After 1st Aug-2009, you need not think twice before letting your credit card out of sight at a restaurant, petrol pump or any other merchant establishment. The details printed on your card including the card number, expiry date and three-digit card security code (popularly known as the CVV) will not be enough to make fraudulent online transactions.
A RBI directive has ensured that from 1st August 2009, credit and debit card-issuing banks must provide for additional authentication of information over and above what is visible on the physical card. In other words, the cardholder must key in an extra security code to complete a online transaction.
RBI specifies, “Banks are free to decide on the technology they wish to use to fall in line with these instructions.” On their part, banks have been beefing up their online security. Virtual cards, which have been around for a while, are a secure option offered by the likes of HDFC Bank, ICICI Bank and Kotak Mahindra Bank. For normal VISA and Master credit cards issued by banks two new online cards registration procedures known as “verfied by VISA” and “Mastercard Securecode” have already been initiated. Check your bank’s website for registering your credit card before 1st August 2009.
After registration procedure of these VISA and Master credit cards completed by the card holders, Banks offer increased security via MasterCard’s Securecode and Visa’s Verified by Visa, which offer personalised passwords. Much like the authentication process required for payment card use at ATMs, SecureCode requires cardholders to enter their personal code in an online window on their PC before a transaction can be processed. Even if you lose / misplace your credit card it cannot be misused online as the password is not present on the card.

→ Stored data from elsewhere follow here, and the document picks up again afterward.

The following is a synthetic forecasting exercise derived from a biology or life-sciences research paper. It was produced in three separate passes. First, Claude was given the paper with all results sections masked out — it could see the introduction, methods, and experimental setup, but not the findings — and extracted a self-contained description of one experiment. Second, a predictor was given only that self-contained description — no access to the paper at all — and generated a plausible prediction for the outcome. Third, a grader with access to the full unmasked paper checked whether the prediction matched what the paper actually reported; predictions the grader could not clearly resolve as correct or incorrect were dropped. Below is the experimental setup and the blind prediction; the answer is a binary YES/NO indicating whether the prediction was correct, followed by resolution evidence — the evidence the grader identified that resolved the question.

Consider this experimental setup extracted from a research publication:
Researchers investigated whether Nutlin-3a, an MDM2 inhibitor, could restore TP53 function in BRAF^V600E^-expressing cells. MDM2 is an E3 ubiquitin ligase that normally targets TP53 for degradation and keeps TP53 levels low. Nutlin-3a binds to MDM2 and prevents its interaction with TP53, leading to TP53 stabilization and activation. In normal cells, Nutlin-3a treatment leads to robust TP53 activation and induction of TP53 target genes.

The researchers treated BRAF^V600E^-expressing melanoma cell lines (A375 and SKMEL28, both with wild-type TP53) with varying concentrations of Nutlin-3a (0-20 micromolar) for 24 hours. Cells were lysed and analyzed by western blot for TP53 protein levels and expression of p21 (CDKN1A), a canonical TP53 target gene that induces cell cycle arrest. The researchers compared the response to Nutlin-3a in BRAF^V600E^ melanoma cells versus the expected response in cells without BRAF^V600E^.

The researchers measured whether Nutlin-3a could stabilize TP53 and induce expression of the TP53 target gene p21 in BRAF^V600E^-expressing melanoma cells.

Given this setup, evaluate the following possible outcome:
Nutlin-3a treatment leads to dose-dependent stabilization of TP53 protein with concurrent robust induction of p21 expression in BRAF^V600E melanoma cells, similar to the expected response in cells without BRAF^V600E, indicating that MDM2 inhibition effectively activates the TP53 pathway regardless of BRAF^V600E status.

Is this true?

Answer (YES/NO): NO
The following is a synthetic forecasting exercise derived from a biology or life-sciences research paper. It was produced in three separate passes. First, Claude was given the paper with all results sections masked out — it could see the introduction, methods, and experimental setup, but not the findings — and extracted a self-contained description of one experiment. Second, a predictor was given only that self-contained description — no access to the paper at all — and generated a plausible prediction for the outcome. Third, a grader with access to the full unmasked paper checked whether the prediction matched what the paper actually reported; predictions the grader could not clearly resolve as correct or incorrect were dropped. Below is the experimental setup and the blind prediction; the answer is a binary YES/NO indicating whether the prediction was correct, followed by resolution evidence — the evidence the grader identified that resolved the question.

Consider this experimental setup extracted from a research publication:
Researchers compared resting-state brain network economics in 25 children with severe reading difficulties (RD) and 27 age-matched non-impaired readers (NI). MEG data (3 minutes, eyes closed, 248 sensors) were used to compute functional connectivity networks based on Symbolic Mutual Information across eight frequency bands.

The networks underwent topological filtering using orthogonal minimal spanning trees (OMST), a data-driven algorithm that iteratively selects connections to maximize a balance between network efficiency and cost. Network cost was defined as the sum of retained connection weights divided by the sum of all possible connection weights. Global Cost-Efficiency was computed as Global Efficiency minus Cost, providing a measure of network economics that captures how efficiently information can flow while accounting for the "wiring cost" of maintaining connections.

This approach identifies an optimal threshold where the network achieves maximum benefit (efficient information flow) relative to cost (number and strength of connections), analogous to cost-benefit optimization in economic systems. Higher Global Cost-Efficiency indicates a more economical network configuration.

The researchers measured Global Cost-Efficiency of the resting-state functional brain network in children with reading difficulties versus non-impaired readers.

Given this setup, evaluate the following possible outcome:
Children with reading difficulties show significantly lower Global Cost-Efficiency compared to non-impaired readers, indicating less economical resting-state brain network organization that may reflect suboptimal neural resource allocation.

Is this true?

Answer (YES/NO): YES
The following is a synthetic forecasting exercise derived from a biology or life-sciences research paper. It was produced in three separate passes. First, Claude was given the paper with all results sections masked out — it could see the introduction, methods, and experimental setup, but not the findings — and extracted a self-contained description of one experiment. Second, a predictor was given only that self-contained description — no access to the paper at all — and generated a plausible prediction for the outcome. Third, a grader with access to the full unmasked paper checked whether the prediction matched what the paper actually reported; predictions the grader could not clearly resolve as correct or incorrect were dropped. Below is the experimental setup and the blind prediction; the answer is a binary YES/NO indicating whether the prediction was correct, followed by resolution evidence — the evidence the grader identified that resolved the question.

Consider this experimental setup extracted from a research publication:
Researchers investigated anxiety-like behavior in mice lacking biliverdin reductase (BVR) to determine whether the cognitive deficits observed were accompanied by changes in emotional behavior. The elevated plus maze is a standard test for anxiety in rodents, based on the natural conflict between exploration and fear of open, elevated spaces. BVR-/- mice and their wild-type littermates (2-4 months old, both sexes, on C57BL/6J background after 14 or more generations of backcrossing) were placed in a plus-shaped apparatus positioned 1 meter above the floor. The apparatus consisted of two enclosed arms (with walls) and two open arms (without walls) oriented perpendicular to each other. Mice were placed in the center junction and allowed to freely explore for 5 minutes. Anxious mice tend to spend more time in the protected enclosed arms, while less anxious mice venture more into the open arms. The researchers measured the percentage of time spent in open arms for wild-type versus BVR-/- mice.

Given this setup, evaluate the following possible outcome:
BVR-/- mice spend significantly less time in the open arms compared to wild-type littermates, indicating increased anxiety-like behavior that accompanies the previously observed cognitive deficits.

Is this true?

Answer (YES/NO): NO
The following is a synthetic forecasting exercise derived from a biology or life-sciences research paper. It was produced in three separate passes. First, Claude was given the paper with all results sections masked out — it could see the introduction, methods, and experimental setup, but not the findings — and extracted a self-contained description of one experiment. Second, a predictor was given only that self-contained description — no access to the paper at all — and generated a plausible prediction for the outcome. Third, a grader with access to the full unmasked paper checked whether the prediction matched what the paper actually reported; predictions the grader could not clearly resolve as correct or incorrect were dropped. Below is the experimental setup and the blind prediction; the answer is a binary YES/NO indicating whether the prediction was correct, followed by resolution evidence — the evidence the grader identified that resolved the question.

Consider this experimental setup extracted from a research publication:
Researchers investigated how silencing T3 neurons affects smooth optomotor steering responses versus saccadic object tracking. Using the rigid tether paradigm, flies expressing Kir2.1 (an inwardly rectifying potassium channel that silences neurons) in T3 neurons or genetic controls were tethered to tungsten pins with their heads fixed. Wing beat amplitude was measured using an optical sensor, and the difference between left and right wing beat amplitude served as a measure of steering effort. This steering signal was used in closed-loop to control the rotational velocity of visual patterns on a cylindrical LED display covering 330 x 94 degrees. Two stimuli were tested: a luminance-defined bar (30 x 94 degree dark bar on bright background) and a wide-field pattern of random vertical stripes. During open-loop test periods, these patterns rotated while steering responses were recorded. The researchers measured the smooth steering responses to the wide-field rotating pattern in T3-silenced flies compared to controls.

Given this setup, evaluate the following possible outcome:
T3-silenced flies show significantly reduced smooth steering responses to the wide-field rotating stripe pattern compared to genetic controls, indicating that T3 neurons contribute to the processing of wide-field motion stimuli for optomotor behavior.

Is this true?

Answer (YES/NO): NO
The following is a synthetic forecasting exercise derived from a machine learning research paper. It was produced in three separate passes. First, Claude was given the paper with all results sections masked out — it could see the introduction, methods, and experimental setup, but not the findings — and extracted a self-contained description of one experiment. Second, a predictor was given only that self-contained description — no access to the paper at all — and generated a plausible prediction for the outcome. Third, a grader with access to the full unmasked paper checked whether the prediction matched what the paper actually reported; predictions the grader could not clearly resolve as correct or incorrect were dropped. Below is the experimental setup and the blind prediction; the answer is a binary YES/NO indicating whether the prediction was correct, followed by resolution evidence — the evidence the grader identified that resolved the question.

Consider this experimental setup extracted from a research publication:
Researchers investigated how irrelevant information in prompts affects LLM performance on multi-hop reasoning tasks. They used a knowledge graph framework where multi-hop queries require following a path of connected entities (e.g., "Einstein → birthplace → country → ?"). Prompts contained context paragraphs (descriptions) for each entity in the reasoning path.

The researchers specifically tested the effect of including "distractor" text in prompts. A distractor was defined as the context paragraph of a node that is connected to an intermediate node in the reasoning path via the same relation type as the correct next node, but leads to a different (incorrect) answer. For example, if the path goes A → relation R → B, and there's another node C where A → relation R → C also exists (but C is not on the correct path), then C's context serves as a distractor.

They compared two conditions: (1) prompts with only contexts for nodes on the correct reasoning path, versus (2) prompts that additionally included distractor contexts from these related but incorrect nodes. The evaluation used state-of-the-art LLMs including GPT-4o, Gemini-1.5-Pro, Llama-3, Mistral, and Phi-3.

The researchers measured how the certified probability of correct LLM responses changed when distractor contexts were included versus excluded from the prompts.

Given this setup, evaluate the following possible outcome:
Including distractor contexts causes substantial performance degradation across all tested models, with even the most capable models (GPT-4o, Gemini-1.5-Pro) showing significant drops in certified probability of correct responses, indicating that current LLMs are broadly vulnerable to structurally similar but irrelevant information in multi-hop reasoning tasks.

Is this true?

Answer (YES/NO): NO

But these initiatives can work only if the cardholder is prompted to enter the code by the merchant site. The card-issuing bank, the retailer and the retailer’s acquiring bank will all have to participate. Even if one of these entities does not participate, the cardholder is not prompted to enter the SecureCode. We wish all the credit issuing banks in the country implement this technology to make their cardholders to transact on e-commerce sites using secured passwords.